====== Extrait choisi
Alors que la société a besoin d’apaisement, ce
sont surtout des « élites » médiatiques qui s’agitent et donnent
la parole aux extrémistes. Quand on prétend informer et
contribuer à résoudre les problèmes, il est contradictoire de
les poser de manière sciemment tronquée. L’air du temps délirant
perturbe, mais au fond la vie suit son cours et nul ne peut
empêcher les êtres humains de se rencontrer, de partager et de
s’estimer.
Des médias donnent la parole aux extrémistes du
dénigrement qui redoublent de férocité. Qu’ils cherchent, à
partir de l’islam, comme de toute autre source, de se concocter
une religion hybride, pour eux seuls, un « self islam »,
conforme à la logique faustienne ou à leurs fantasmes, c’est
leur affaire, libre à eux. Ce n’est ni les premiers, ni les
derniers individus qui folklorisent et infantilisent la pratique
de la foi. Certes, ils se prévalent de l’islam, se présentent
comme « intellectuels musulmans » et en même temps ils le
dénigrent de manière schizophrénique. C’est un signe de
dérèglement, ne leur donnons pas d’importance.
Ces « nouveaux intellectuels », dits de culture
musulmane, qui affirment que « l’islam est foncièrement
violent », que « Dieu » s’est définitivement retiré, que
l’au-delà est une fiction et le Coran un texte sacralisé
archaïquement, semblent souffrir. Les plus virulents adversaires
de l’islam ne parlent pas comme eux, avec une telle désinvolture
et surtout un tel masochisme. C’est une faille incommensurable.
En outre, ils ne cessent de répéter qu’ils sont « illuminés »,
qu’il faut les laisser travailler et qu’ils vont révolutionner
le monde spirituel. On se demande s’il faut en rire ou pleurer,
ou s’il faut en porter un quelconque regard ? Il faut les
ignorer et que les croyants prient pour eux.
De par leur position de dénigrement, ils sont
sollicités par des médias qui, n’en croyant pas leur chance,
s’accrochent à eux, les définissent comme « courageux », en vue
périodiquement de sortir l’antienne de l’occident (« civilisé »)
============
**Questions de lecture**
• a. Indiquez si chacune des affirmations suivantes est conforme à l’extrait, en citant les mots qui le montrent. (i) Les « nouveaux intellectuels » soutiennent que l’au-delà est une fiction. (ii) L’extrait invite à accorder de l’importance à ces individus. (iii) Selon l’extrait, personne ne peut empêcher les êtres humains de se rencontrer.
• b. D’après l’extrait, quel qualificatif les médias attribuent-ils à ces intellectuels qui dénigrent l’islam ?
====== Données affichées
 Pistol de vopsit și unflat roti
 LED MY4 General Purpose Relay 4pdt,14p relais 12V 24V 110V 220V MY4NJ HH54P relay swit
============
**Exercices corrigés**
• a.
(i) Oui : « l’au-delà est une fiction ».
(ii) Non : « ne leur donnons pas d’importance ».
(iii) Oui : « nul ne peut empêcher les êtres humains de se rencontrer ».

• b. Ils les définissent comme « courageux ».